Tirei meu peso e fiquei preocupado com a pressão arterial, embora não estivesse crítica. Só queria uma simples balança de farmácia para ver meu peso.
Voltando para casa, lembrei-me da história contada no início. Também ia a  uma farmácia perto de casa que tinha balança na porta, cuja proprietária do negócio era uma senhora farmacêutica. Sempre que uma gripe me pegava de jeito eu ia até lá, para tomar injeção. Aquela injeção preparada na farmácia que só Deus sabe o que era. Funcionava. Aproveitava para pesar na balança. Outras vezes passava lá só para ver meu peso.
Um dia essa farmácia mudou de dono, mantendo a balança e a mim como seu freguês, menos para tomar injeção. Na última vez que estive lá, havia um pequeno balcão onde existia a balança.
Com o passar dos anos, quase todas as farmácias foram tirando suas balanças e colocando no seu espaço, prateleira com produtos em oferta, colocando aquele velha hábito de ver o peso na prateleira do esquecimento.
Já não me lembro quanto tempo faz que esqueci o hábito de me pesar, mas sempre que me deparo com uma balança de farmácia, não deixo de me pesar.

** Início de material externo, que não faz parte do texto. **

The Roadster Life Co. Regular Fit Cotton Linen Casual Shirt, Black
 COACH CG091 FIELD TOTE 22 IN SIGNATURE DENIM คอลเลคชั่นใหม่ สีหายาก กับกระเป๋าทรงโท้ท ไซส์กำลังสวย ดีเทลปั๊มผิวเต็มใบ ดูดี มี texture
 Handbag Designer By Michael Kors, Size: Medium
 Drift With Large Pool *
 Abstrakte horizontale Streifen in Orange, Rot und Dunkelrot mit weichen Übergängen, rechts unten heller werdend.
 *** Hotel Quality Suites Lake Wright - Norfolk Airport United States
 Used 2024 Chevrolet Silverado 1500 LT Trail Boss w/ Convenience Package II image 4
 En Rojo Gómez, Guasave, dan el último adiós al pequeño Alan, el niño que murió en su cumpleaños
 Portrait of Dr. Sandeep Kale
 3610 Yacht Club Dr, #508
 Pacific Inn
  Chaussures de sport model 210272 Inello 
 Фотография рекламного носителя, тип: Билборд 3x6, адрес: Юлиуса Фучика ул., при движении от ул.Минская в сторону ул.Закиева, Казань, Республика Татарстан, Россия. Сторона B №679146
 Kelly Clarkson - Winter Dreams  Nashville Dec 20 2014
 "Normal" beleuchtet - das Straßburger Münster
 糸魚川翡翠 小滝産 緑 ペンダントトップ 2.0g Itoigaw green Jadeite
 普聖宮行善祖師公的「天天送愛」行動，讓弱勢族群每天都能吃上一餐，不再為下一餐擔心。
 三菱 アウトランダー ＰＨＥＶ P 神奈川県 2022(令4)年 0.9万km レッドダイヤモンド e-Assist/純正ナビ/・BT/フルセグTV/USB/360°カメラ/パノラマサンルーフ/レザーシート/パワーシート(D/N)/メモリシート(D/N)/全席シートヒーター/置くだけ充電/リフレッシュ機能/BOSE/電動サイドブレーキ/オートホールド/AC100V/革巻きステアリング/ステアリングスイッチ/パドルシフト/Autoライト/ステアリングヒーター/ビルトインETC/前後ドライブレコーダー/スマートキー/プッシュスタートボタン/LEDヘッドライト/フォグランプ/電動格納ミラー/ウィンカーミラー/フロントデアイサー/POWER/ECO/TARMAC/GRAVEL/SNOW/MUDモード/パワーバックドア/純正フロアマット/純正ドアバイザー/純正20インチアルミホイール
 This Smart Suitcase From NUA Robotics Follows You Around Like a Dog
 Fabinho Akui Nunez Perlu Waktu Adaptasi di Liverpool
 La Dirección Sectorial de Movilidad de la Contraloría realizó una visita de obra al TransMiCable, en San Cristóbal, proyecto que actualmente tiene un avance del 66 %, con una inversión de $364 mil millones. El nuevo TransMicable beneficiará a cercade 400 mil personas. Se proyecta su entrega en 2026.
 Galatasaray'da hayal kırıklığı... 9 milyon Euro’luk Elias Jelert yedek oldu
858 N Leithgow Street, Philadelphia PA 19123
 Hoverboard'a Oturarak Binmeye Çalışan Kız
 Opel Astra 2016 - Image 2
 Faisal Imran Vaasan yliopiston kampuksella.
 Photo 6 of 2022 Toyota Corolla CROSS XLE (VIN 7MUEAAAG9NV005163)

Coisa tão inusitada atualmente, uma balança de farmácia, que às vezes só a notamos porque alguém a descobriu antes e está vendo seu peso. Até  uma pequena fila de gente chega a se formar, indicando que se o hábito de ver o peso em balança de farmácia foi esquecido, por outro lado existe a favor do retorno desse hábito, um grande apelo da mídia para que as pessoas cuidem do seu perfil, controlem seu peso.
Parece que as farmácias, ou cadeias de farmácias (e drogarias) já estão percebendo isto, e começaram a disponibilizar equipamentos para ver o peso e medir a pressão arterial em seus estabelecimentos. Tenho visto num número maior de farmácias com balança.